Logistic Regression is a linear model since the decision boundary is linear. Linear models tend to be faster due to the less complex math, and are thereby also better for scalability (large data sets). Further, linear models are easier to interpret, as the coefficients can be directly interpreted as the effect of the feature on the response. Linear models also contain some built in regularization as they cannot memorize the data set which can help avoiding overfitting.

The issues with linear models occur when the data do not contain linear relationships, in which case the model will not be able to capture the underlying structure.

In this chapter, different logistic regression models are built to predict the disease status of individuals.

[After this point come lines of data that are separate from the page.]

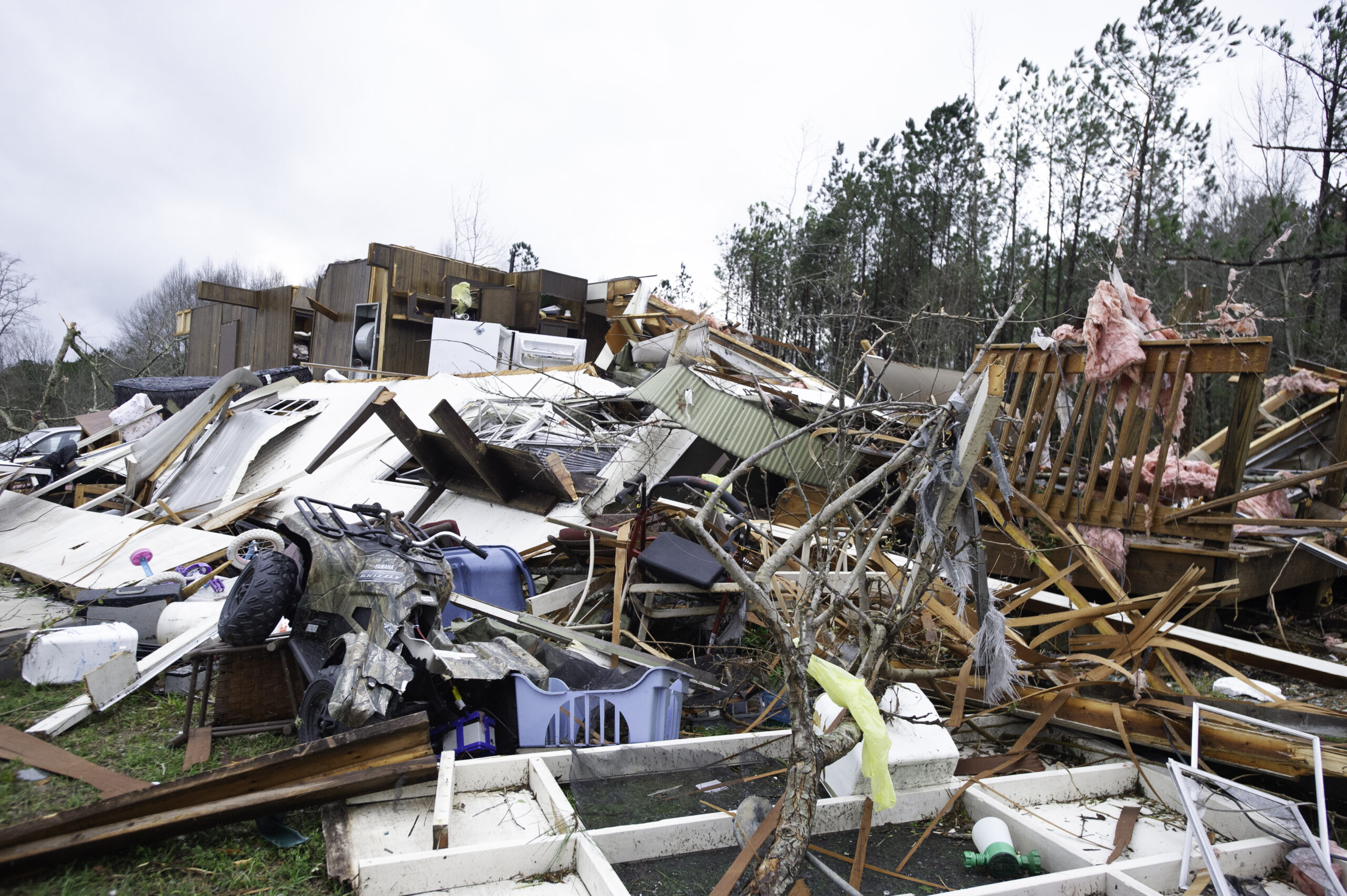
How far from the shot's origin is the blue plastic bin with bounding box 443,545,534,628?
191 inches

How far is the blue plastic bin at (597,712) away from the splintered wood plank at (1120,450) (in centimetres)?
393

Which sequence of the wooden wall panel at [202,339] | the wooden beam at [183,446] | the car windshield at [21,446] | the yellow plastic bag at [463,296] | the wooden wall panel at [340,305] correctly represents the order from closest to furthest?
the wooden beam at [183,446] → the car windshield at [21,446] → the yellow plastic bag at [463,296] → the wooden wall panel at [340,305] → the wooden wall panel at [202,339]

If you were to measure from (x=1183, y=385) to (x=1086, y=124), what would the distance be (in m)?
13.1

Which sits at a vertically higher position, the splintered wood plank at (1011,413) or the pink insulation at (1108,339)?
the pink insulation at (1108,339)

The models are built using different preprocessing steps and different hyperparameter combinations.

15.1 Data Wrangling

The data is joined with the metadata as the Patient_status is used as the response. Only the columns that are needed for the model are kept. Notice inner_join() is used such that only rows for which both the count matrix and metadata are available are kept.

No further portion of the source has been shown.